Harry Nilsson on Songwriting
Songs are vignettes. They are slices of my life. My idea of a song is that it's like a book or movie only you have two or three minutes to convey the idea.

-- Harry Nilsson (1968)[1]


I write from personal experience, personal contact. It's like you experience A and B and come up with C. Basically, they must start with one person, the songwriter, and go to another person, the listener.

-- Harry Nilsson (1968)[2]


I'm not a musician. I manage to write music using the guitar and piano to get chord structures that I put on tape. Someone who knows how transcribes them. That's how it works.

-- Harry Nilsson (1969)[3]


My music is personal in a way. But, I don't really try for nostalgia. I mean I don't study the 1940s or listen to old records. I guess I've picked up a lot of images by going to old movies.

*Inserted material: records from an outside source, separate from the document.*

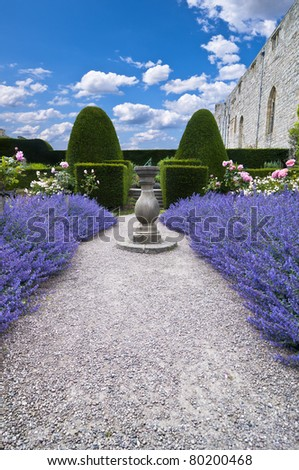 wide angle view of a gravel pathway leading through lavender beds to an old stone sundial and formal trimmed hedges behind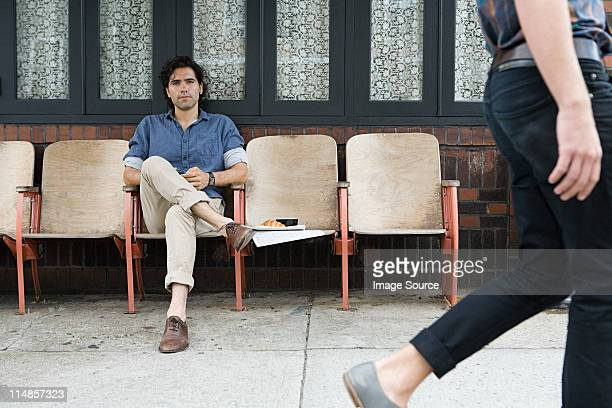 man watching woman walk by - moving past stock photos and pictures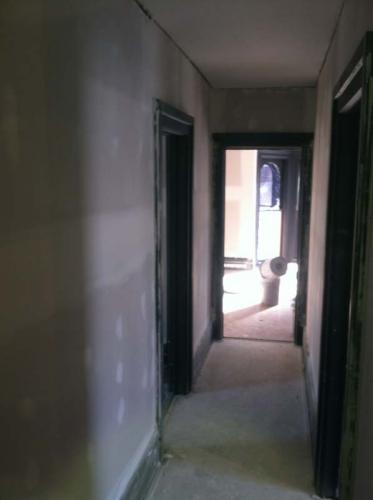 Looking down the hallway of home that is being completely remodeled by Braendel Services.
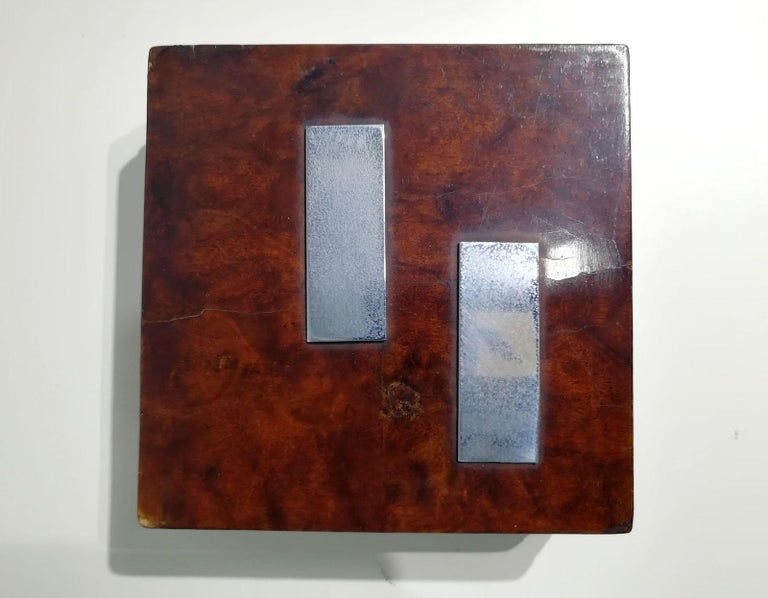 A beautiful wooden square shaped box that has a variety of uses, it can be used as a jewelry or trinkets box on the desk or dressing table or for storing cigarettes and tobacco in.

-- Harry Nilsson (1972)[4]


When I write, I try to create an image that gets an immediate response and then let the image do the work. Picasso can get a quick response from a drawing with only a few lines. In the framework of a three-minute song, you can only say so much.

-- Harry Nilsson (1972)[5]


When I started out I was just glad to have my own record out. Then when you get little successful you try to live up to it. It’s getting harder and harder to write songs. I go through periods where I want to drop a whole album I’m working on, where I can’t even listen to my own songs. I seem to recognize more flaws than I used to. Sometimes when I’m in the recording studio - or like now being interviewed - I think to myself "What am I doing here? I don’t belong here." But then I tell myself I do belong. At least everyone else says I do.

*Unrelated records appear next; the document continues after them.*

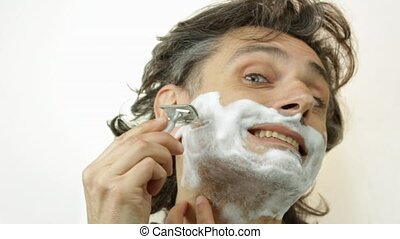 shaving with safety razor - Man shaving his cheek using...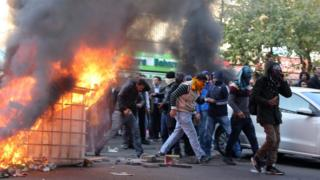 Kurdish protestors clash with Turkish police as they protest against the Turkish government in Diyarbakir,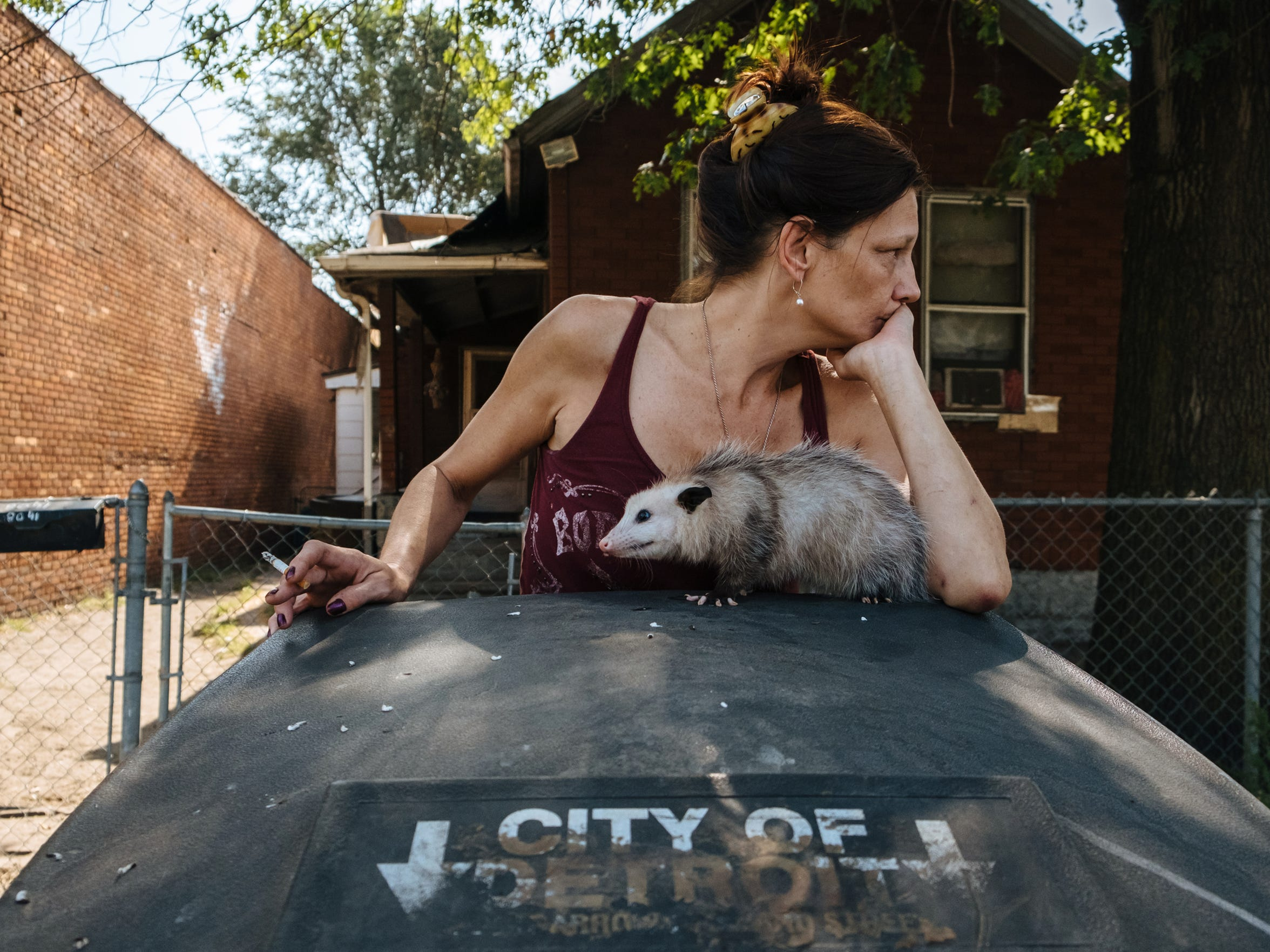 "Fran McCracken, 50, takes a cigarette break as her pet opossum, which she named Samantha, sits atop a trash can in front of her home in Detroit's Delray neighborhood on Sept. 25, 2017. ""My neighborhood is nice,"" she said. ""It's just peaceful down here. You go across the tracks, that's when it gets bad. Yeah, you don't want to go across the tracks when it's nighttime. You find bodies -- girls -- all the time. Like the other day, my brother was driving down the street and they found a girl dead."""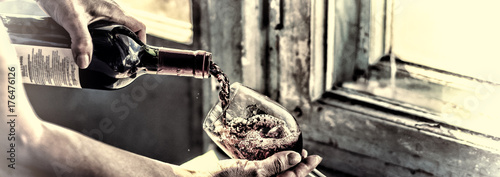 Fototapeta toned. Pouring wine on a old background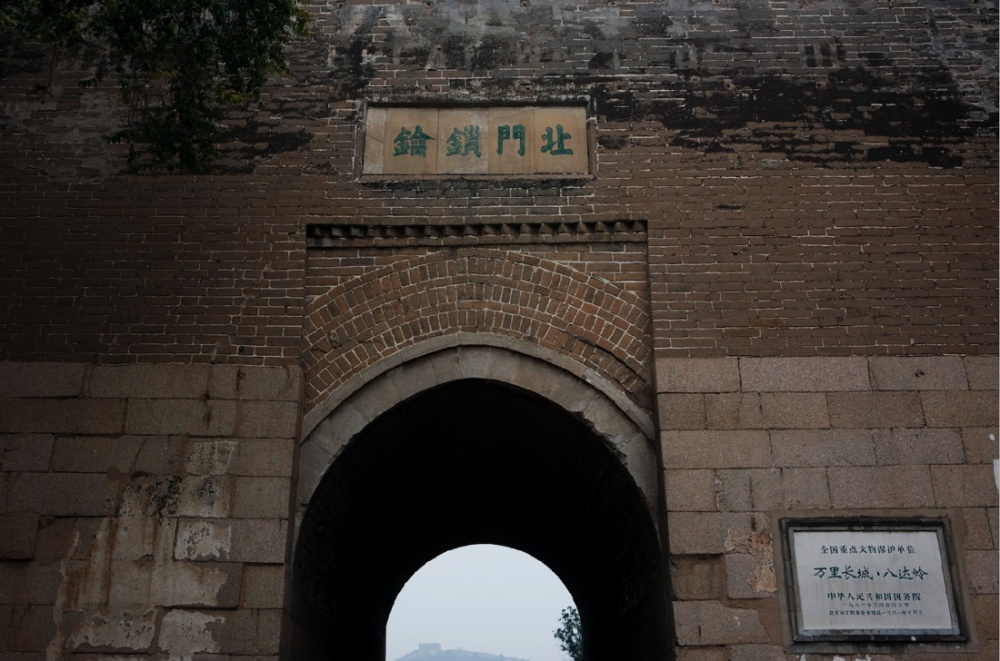 A la distancia, una de las cumbres de la Gran Muralla, vista desde el muro de entrada de una de las siete secciones abiertas al público / Great wall peak on the far distance at the entrance gate of one of the the seven visitable sections. Beijing / Pekín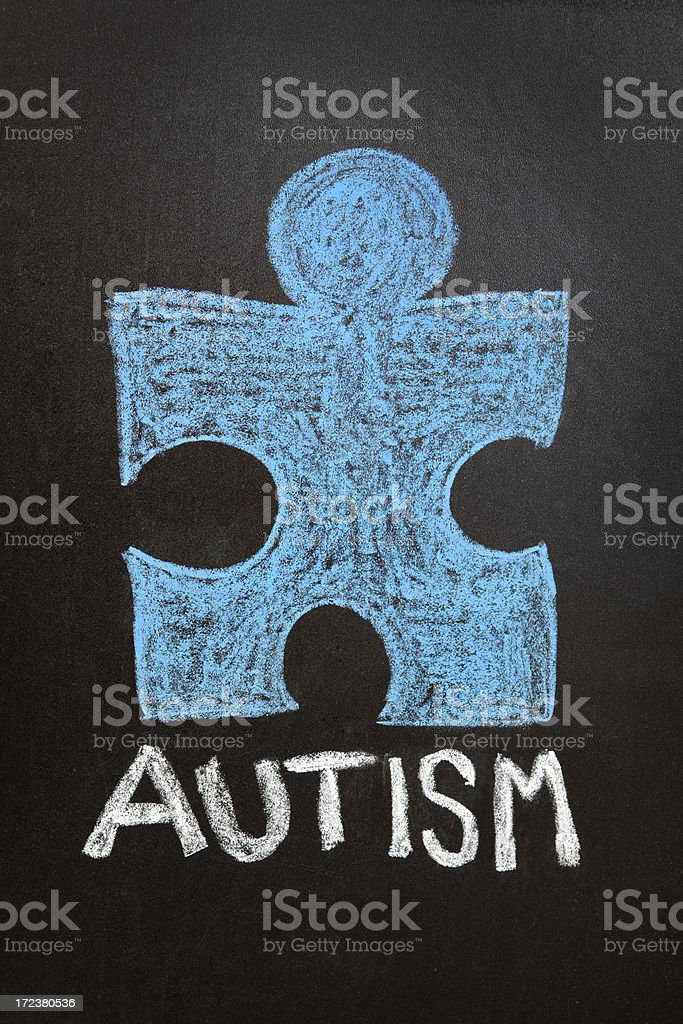 Chalk Drawing of Blue Puzzle Piece and Autism royalty-free stock photo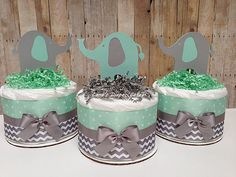 Set Of 3 Mint & Grey Baby Elephant Mini Diaper Cake Each cake is made With -10 Premium Diapers Size1 ( 8-14 lb) Cute Handcrafted Elephant High Quality Ribbons Stands approximately 8 tall and 6 wide. This adorable cake will arrive fully assembled wrapped in tulle tied with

-- Harry Nilsson (1972)[6]



Harry Nilsson on Gun Violence
I get nervous when they start shooting piano players.

-- Harry Nilsson (1981)[1]

Harry Nilsson on His Career

Jim Painton in a 2002 post to the Harry Nilsson Mailing List described his belief that Harry Nilsson had just been "begrudgingly fulfilling his contract" with RCA from Pussy Cats through Knnillssonn.


I, however, had the pleasure of meeting the man. Although our conversation was brief, he exhibited a realistic handle on his own rise and fall. My loudmouth friend Herb actually admonished Harry - "You could have been bigger than Billy Joel, you sonuvabitch." Harry laughed and said, "I'm not dead YET."


Harry Nilsson on Fame (or the lack of it)
Y'know, it's a lotta fun being me. I can probably go to anyone in this room and introduce myself. Some of them will know who I am, will have heard of my name; others, I could say, "Well, let me remind you," and sing them four or five songs, and they'll say , "Oh, you're the guy who did that?" It's sort of like an author's fame: "I've heard of John Updike. I thought he was dead!" You're famous if you wanna be, get you the proverbial table at the restaurant. But I never get hassled by people.

-- Harry Nilsson (1989)[1]


Harry Nilsson on his Father
I saw him when I was 9, and again recently, like after 20 years. He remarried and had three more children. He's retired now, after he got hurt in an auto plant. He was a supervisor and got to manage one of the Dodger farm clubs. He used to be a pretty good ballplayer once.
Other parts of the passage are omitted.